Seems like that's been a productive dynamic over the decades. It made us look at our game after '72. After losing at the World Cup in 1996, the Olympics in '98 and suffering an embarrassing defeat to Kazahkstan at the 1998 world junior championships, Canadian hockey authorities held the Open Ice Summit that did a useful and thorough examination of the game in Canada.
There will always be those who say nothing was wrong in the first place, but they're wrong. Skill and speed in the game is embraced far more today than it was a decade ago in this country, and we're producing far more highly talented offensive players than grinders and goons.
So when we lose, we care. That's a good thing.
Contrast that with the absolute lack of any widespread outcry in the United States over the defeat of their national baseball squad at the World Baseball Classic to Japan on Sunday night, which was followed by the thrilling Japanese victory over South Korea last night in the championship game.
Right now, the main response I'm hearing from the U.S. media is "Who Cares?," truly an indictment of the way in which that country feels these days about its national pastime.
"Did you shrug your shoulders? Did you shake your head? Did you even bother to do any of that before flipping over to see the college basketball scores? " wrote Mike Vaccaro in the New York Post.
"And that's the problem. The World Baseball Classic is doomed to remain a glorified exhibition for as long as that indifference lingers and lasts in the mindset of the United States. Sorry if that sounds parochial.
"Apologies if that seems like the ugly ramblings of an ugly American. Sometimes, the truth ain't pretty."
Others, like William Rhoden of the New York Times, read more into the U.S. defeat.
"It was as if the United States was being reintroduced to a game it invented. The American game, for better or for worse, has moved to lavish new stadiums and supports lucrative player contracts. It is built on power and entertainment — a deadly combination, we’ve discovered, in an era of performance-enhancing drugs," wrote Rhoden.

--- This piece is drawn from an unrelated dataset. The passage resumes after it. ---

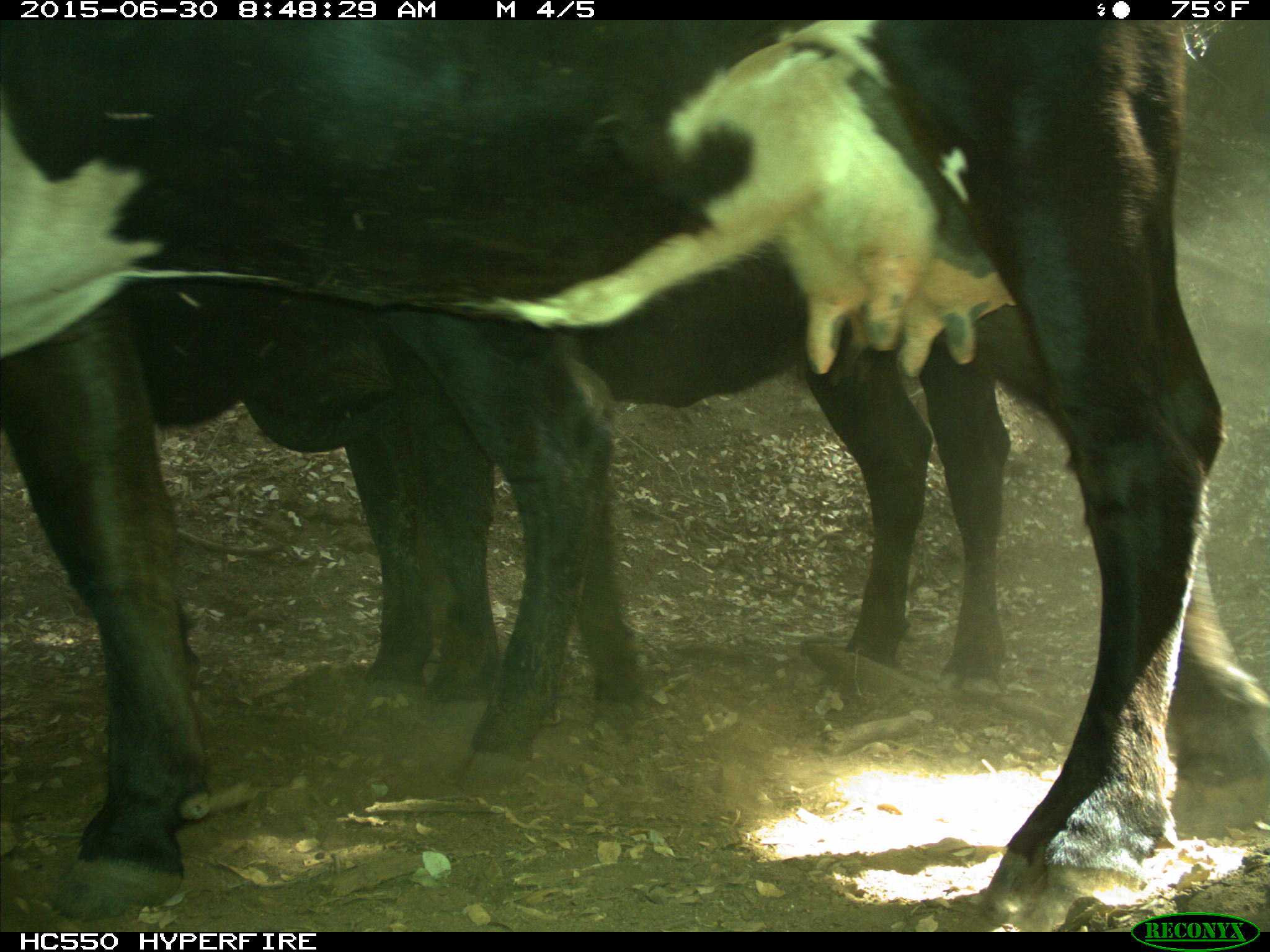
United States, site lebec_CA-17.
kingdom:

"Meanwhile, nations like Japan and South Korea have learned our game, digested it and improved upon it by going back to the basics.

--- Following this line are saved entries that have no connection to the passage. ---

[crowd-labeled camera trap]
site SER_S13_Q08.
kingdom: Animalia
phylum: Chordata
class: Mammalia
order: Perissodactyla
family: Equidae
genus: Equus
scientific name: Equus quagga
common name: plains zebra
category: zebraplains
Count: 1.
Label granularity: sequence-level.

"'The world has caught up with us,' Bob Watson, a Major League Baseball vice president, said after Sunday’s loss."
Echoes of Canadian hockey after '72, huh?
The question is whether watching Japan capture the first two WBC events will alter the way in which the U.S. plays the game, and it doesn't sound like it. There was more talk about whether the U.S. had access to the right players for this event rather than whether they play the game in a way that will be successful internationally.
"Perhaps the result would have been no different had the U.S. had a better roster. But it would have been nice to see the two best American pitchers, Roy Halladay and Tim Lincecum," wrote Bill Shaikin in the Los Angeles Times.
"It would have been nice to see Ryan Howard or Mark Teixeira playing first base, instead of a second baseman named Mark DeRosa. It would have been nice if Adam Dunn had been used at designated hitter instead of in right field, where he did not even try to throw out two runners on sacrifice flies that were not terribly deep."
Somehow I don't see an Open Field Summit coming for U.S. baseball.